I would love to hear of your turning point, in the comments section.

I have had many. The latest one was just over three years ago.  My joyful journey is mostly told in my artslim blog.

This was my turning point and also when I began blogging.



My turning point was being so ill I was going into hospital once or twice a week due to extreme low pulse or low oxygen saturations as my lungs and heart were packing it in.
I was finding it difficult to walk, both my feet had been broken and my right leg crushed in an accident and I needed some   
mobility products  to move around, even in, my own home.

I was looking at chairs and scooters in
mobility compare , and barely managing with Reg’s help (when he could assist me) and walking sticks.

Reg my husband had then and of course, still has a degenerating disease of the frontal lobe of the brain and I needed to care for him not the other way around.
Doctor told me to 'make our final arrangements this involved arranging for someone to care for my husband after I was gone. 
We relocated to live 6 minutes walk from my youngest daughters so she could take over when needed. I had a couple of night time life threatening events and needed to call the ambulance when I only needed help to sit up to breath deeper and some steam, but she was out and my man was confused, so the move was still of no help to me in managing my illness at home.

Similarly, when I needed help to manage my husband when he was having a bad episode of dementia, she could not step out of the daughter role, be strong, and learn how to be the one to manage her dad's behaviour. 

I also realized that the risk of having an adult with dementia under your roof is too great a risk factor to give anyone who also has the responsibility of children under the same roof.

I knew that a dementia hostel, would be the emotional and mental death, for my wonderful husband and if he was to stay well most of the time, if he was to live a good and happy life, then I had to be the one to provide the environment in which it happened.
To do that, I needed to be healthy.
 

There was only one part of my health situation, I knew I had the power to fix and that was my weight.
I began my joyful journey to a healthier lifestyle and becoming slim, on 28th January 2007. I have only had one slow pulse visit to hospital since then instead of almost twice a week  prior to my commitment to be 100% healthy lifestyle living, no excuses, not ‘just this once’ overeating and I learned how to be more active.  I had already been eating healthy, just too much quantity. 

Illness and injury had gradually made me sedentary.  

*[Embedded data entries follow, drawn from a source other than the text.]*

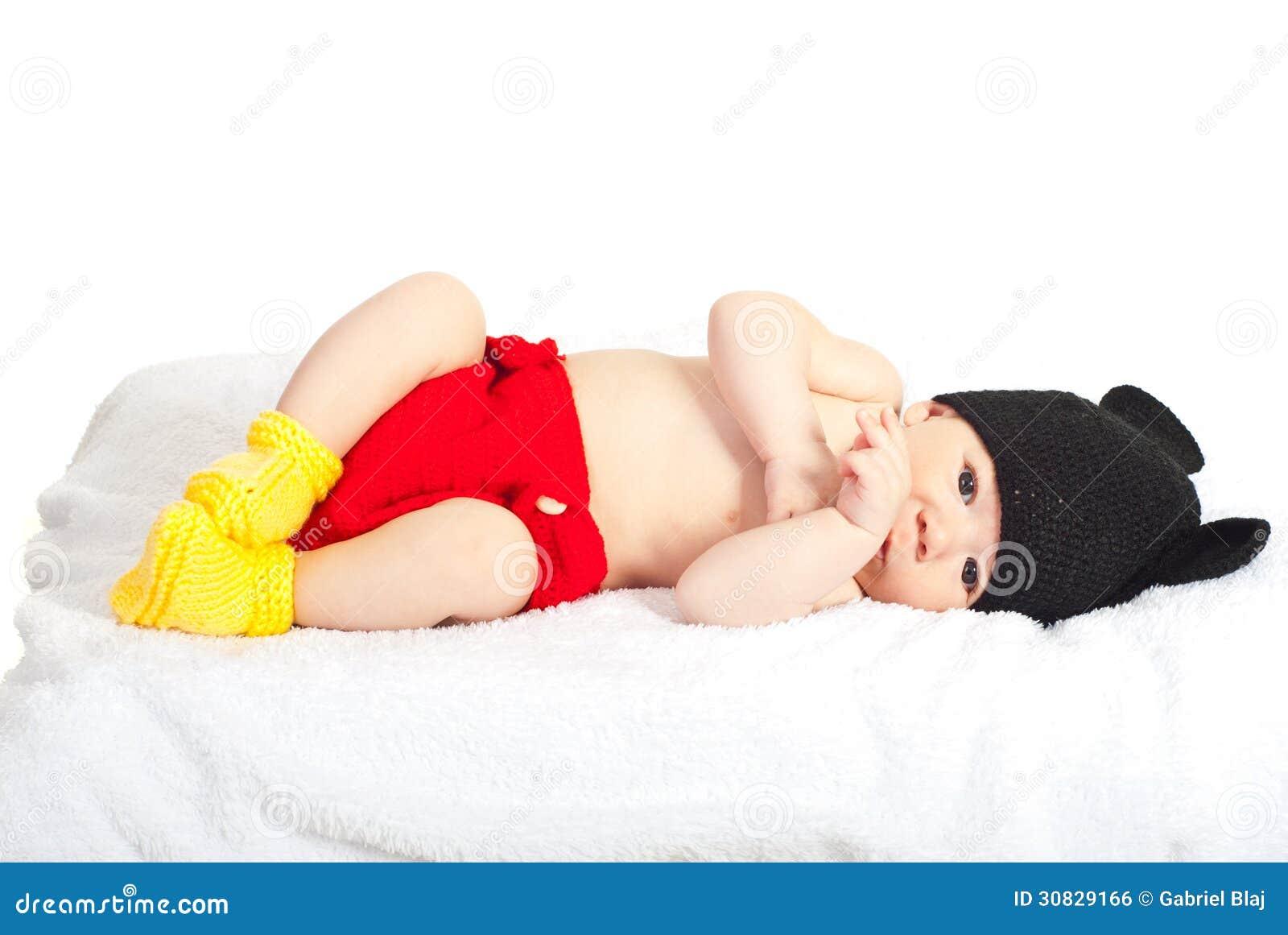 Beau bébé nouveau-né dans le costume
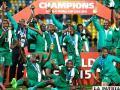 Festejan los nigerianos con el trofeo de campeón /laestrella.com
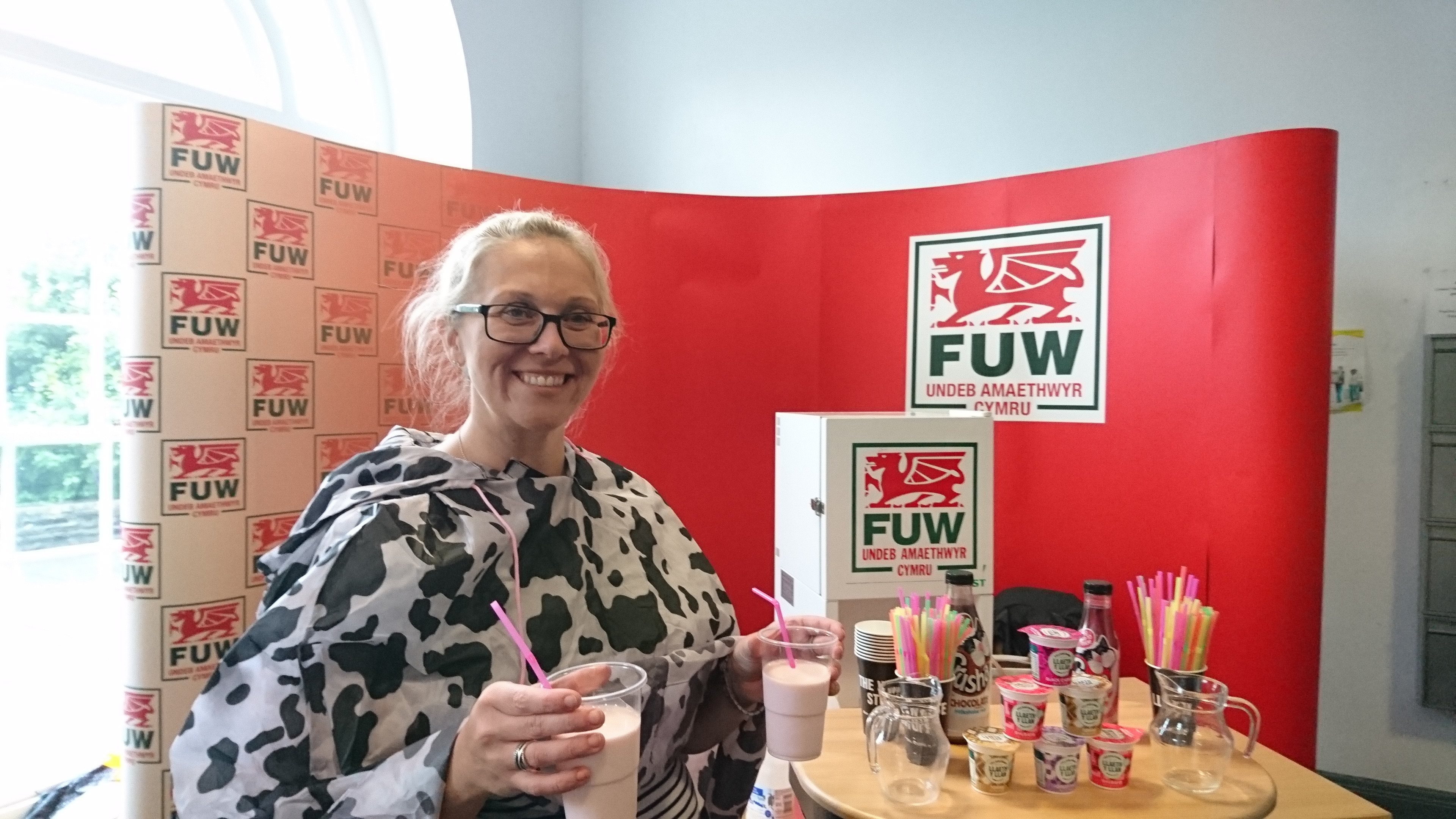 Farming union hands out free samples of milk to Aberystwyth University freshers to show benefits of dairy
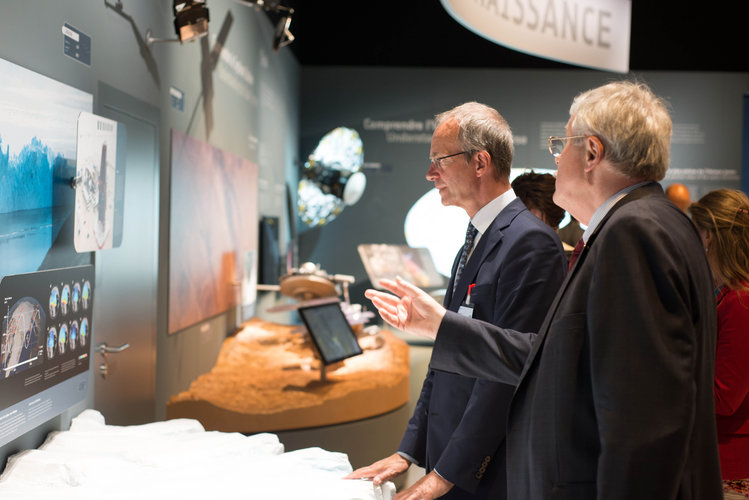 Karlheinz Kreuzberg presents to Henk Kamp the ESA Pavilion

How I became active after some serious illness and injury is another story, but I did it and my health returned, conditions considered incurable ceased to be evident and my current Doctors who do not know my past medical history are very unaware of those conditions I used to suffer from.


Today as I swam in the pool, watching Reg sitting reading under the shade of a tree,  I feel so fit and well, I can hardly believe I am 63. 
This afternoon, Reg and I walked on the beach and with Indigo the dog, I did seven 100 meter plus sprints along the sand.  Lol, this is the same woman was once in need of a heart lung transplant. 

This is the same woman who so easily could have been wheelchair bound with feet and legs too painful to stand up on.  
I know I have worked hard to be this fit, but I also know I have been blessed, with an amazing recovery and I do not take it for granted.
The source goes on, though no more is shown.